Possible further additions, and sometimes alternatives, to exhaust systems include different types of pollution control units and filters, such as electrostatic precipitators, wet or air scrubbers, charcoal filters, and other systems of filtration. For more information on how to keep the environment of a commercial kitchen clean, restaurant owners should speak with a representative from the company they ultimately choose, and discuss which options would work best for them.

All the exhaust equipment we’ve discussed thus far has dealt with the upkeep of the cooking space environment, and with fire prevention. But commercial kitchens also need to have a system in place in case a fire occurs. Here’s where the last piece of the puzzle, the fire suppression system, comes in.

Fire suppression systems, or ANSUL systems as they have come to be known, are handled by the New York City Fire Department and, less directly, by the New York City Department of Buildings.

In order to obtain an approval from the Fire Department for new fire suppression system installations, a New York State Licensed Professional Engineer or Registered Architect must draw up complete plans of the installation. The plans, signed and sealed by the Licensed Professional Engineer or Registered Architect, must be filed with the NYC Department of Buildings and the NYC Fire Department— specifically, with the Department’s Technology Management Rangehood Inspection Group. The plans will be reviewed by the Technology Management Rangehood Inspection Group Plan Examiner to ensure they comply with all requirements.

A Licensed Master Fire Suppression Piping Contractor must then install the fire suppression system, conduct a performance test of the installed system in front of a Fire Department Rangehood Inspector (the fee for which is $285 per system), and service the system.

Most Licensed Master Fire Suppression Piping Contractors can provide “turnkey” service, which means they can arrange for the preparation, signing, sealing, and filing of the system plans in addition to installing, testing, and servicing the system.

Licensed Master Fire Suppression Piping Contractors are only authorized to service systems made by certain manufacturers, so it is important to check that a contractor is authorized to perform work on the system planned for installation. A list of Licensed Master Fire Suppression Piping Contractors provided by the Fire Department can be found on pages 5 to 7 of the document at http://www.nyc.gov/html/fdny/pdf/fire_prevention/range_hood.pdf.

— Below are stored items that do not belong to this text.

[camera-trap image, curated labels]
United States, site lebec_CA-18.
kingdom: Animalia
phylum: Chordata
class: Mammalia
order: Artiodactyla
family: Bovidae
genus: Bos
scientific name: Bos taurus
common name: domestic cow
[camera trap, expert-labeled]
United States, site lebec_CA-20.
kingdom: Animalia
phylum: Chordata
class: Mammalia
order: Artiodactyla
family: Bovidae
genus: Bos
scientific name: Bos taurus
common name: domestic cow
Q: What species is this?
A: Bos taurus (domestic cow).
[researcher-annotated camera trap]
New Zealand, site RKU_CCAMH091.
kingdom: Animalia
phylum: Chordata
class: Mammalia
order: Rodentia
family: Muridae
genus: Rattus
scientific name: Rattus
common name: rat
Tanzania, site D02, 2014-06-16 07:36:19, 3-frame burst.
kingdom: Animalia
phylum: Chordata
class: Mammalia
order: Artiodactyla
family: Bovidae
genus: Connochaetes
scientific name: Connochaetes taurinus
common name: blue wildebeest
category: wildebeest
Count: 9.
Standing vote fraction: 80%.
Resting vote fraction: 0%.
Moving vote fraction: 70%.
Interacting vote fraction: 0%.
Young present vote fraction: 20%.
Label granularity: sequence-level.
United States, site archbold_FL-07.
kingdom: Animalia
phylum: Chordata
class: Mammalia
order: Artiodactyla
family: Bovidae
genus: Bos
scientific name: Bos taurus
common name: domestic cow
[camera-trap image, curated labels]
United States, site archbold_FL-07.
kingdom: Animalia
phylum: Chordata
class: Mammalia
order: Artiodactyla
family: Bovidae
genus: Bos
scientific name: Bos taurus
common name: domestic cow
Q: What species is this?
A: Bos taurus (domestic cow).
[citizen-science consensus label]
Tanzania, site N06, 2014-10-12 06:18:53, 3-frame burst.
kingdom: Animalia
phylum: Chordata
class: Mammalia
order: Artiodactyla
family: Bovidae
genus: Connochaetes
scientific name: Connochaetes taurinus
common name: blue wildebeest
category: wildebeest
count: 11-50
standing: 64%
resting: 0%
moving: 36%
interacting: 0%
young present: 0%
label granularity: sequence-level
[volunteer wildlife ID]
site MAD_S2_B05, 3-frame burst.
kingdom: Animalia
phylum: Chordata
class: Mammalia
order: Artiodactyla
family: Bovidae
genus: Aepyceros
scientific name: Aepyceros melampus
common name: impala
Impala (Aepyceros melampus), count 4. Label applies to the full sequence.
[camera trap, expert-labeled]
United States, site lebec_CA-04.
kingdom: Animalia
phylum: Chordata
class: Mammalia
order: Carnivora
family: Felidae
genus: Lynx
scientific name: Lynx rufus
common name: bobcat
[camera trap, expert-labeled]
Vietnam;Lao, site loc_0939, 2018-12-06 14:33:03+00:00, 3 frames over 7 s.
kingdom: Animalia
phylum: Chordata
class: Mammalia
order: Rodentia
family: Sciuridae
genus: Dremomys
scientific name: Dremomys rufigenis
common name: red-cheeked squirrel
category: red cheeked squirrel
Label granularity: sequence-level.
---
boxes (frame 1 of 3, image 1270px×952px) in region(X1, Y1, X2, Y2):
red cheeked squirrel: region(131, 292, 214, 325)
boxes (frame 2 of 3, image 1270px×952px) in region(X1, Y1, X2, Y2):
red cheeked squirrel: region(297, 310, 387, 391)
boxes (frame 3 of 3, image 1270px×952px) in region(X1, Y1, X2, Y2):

After the performance test is conducted by the Fire Department, and is found satisfactory, the Department will issue a Fire Department Approval Letter, and will tag the system remote manual pull station. The Fire Department tag must remain on the pull station for further inspections by the Fire Department, which will occur on an annual basis. Permits are reissued after each inspection, provided that the system continues to meet the legal requirements. The fee for this annual inspection is $70 per system. The annual inspection is performed to make certain that the system is properly maintained, that components of the exhaust system are regularly cleaned (at least once every three months), and that the fire suppression system is inspected semi-annually by a qualified company.

Hopefully this article has provided a broad overview of the process involved in setting up a commercial kitchen. While it may seem difficult, it is far from impossible. Many restaurant owners seeking a new store often require that venting be previously installed in the building, in an effort to save money and time. However, those willing to invest by installing an exhaust system themselves can profit in the long run, as they would be paying less for an unimproved space. It is ultimately a judgment call, to be decided on a case-by-case basis.